(RECORDS FOR THE EXERCISE):
++++++++

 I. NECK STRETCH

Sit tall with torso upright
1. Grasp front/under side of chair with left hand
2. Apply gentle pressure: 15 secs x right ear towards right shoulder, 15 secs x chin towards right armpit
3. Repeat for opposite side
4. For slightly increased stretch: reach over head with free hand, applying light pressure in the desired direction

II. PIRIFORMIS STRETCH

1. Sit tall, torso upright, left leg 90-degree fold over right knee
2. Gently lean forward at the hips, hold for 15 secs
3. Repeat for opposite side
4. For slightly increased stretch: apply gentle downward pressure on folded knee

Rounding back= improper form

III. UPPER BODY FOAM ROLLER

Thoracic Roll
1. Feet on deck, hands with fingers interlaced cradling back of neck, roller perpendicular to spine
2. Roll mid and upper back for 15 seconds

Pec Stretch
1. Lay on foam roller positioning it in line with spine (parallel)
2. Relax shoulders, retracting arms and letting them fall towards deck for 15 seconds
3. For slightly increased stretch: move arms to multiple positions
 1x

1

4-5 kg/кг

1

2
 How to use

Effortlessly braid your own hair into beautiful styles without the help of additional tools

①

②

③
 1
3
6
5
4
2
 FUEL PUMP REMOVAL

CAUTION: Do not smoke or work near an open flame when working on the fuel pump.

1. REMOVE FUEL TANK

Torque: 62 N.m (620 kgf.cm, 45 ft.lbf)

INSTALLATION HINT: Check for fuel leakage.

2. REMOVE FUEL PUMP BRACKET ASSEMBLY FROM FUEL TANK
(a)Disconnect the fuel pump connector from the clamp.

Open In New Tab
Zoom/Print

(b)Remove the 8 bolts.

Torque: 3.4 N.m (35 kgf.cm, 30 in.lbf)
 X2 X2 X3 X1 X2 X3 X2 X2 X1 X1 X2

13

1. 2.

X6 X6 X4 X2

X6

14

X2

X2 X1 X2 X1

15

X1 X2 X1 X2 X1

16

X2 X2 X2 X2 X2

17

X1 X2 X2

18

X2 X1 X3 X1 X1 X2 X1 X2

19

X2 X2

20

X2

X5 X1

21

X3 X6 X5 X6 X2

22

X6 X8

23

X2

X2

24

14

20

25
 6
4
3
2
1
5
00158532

++++++++

(TASK OBJECTIVE): Whenever a line above includes the string "increased", copy it.

(RESPONSE TO THIS EXERCISE):
4. For slightly increased stretch: reach over head with free hand, applying light pressure in the desired direction
4. For slightly increased stretch: apply gentle downward pressure on folded knee
3. For slightly increased stretch: move arms to multiple positions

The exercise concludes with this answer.